While working on his B.A., Chris took a one-year hiatus to teach English at the Honduran Bilingual School in Gracias, Lempira Honduras. There he taught all subjects to first through sixth grade and served as the sole translator between the English and Spanish speaking teachers and parents. During his time in Honduras he traveled extensively throughout the country and also into parts of Guatemala; there he was able to see huge disparities in the way crops and cattle were produced and the quantities harvested. So began his interests in all aspects of agriculture, and after helping friends clear several acres with a machete and working the fields with an oxen-driven plow his affinity for farming had been cultivated.
However, soon after graduating with the B.A., Chris decided to join the U.S. Army. He received extensive training in disease management including medically important arthropod monitoring, identification, and abatement; water, food, and air quality regulations and surveying; and regulated medical waste and hazardous waste handling among others. He used this knowledge during his deployment to Afghanistan during 2011-2012, where his small 3 man team protected thousands of US/NATO service members and contractors.

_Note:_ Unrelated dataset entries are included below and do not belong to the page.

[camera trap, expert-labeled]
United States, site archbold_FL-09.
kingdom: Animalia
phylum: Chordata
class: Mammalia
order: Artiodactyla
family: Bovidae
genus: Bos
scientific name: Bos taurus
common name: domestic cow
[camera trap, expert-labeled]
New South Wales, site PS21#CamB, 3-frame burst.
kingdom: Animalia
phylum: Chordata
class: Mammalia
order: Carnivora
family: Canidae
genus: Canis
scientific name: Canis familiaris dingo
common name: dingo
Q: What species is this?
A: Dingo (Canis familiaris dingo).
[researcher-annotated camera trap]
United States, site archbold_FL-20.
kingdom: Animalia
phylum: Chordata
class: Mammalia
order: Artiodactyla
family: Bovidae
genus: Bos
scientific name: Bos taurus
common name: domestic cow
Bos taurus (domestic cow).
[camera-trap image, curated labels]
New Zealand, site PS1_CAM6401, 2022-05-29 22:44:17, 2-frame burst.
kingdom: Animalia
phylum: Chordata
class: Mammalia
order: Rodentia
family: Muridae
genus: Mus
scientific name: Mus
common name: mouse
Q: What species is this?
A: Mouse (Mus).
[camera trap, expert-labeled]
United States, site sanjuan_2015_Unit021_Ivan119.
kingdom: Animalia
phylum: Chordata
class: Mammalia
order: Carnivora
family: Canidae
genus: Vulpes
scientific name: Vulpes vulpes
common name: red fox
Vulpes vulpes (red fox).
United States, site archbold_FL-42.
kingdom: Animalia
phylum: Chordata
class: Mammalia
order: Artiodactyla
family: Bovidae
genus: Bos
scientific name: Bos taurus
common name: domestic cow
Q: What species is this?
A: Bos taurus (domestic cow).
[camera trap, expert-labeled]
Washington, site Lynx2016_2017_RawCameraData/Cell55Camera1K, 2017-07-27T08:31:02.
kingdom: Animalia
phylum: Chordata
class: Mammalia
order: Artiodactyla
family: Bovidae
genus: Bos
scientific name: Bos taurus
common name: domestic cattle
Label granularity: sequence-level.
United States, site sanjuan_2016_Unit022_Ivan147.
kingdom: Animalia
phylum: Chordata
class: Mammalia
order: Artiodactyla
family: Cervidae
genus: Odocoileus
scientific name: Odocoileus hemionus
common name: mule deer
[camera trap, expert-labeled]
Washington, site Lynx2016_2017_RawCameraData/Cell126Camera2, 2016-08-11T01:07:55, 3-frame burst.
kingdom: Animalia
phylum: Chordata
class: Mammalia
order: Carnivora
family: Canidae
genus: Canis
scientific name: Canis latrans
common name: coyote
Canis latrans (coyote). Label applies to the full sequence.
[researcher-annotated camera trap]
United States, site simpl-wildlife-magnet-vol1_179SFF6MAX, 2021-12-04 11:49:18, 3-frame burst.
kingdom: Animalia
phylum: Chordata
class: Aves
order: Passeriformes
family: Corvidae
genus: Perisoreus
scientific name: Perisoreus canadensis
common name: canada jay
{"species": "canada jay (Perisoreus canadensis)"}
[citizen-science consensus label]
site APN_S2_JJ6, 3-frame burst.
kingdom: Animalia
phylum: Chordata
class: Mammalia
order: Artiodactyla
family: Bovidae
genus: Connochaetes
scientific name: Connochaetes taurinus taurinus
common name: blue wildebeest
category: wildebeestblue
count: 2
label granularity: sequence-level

After returning he started working towards the DPM degree, and one year into the program decided a M.S. in Entomology would augment his abilities to help agricultural producers, the general public and the military. Chris joined IPM Florida in 2013 and has found a continued joy in public service and hopes his training and work experience with the IPM Florida group will refine both his goals and knowledge. Chris is senior author of a mole cricket IPM guide and conducted research on mass-rearing Tamarixia radiata, a parasitoid wasp of the Asian citrus psyllid.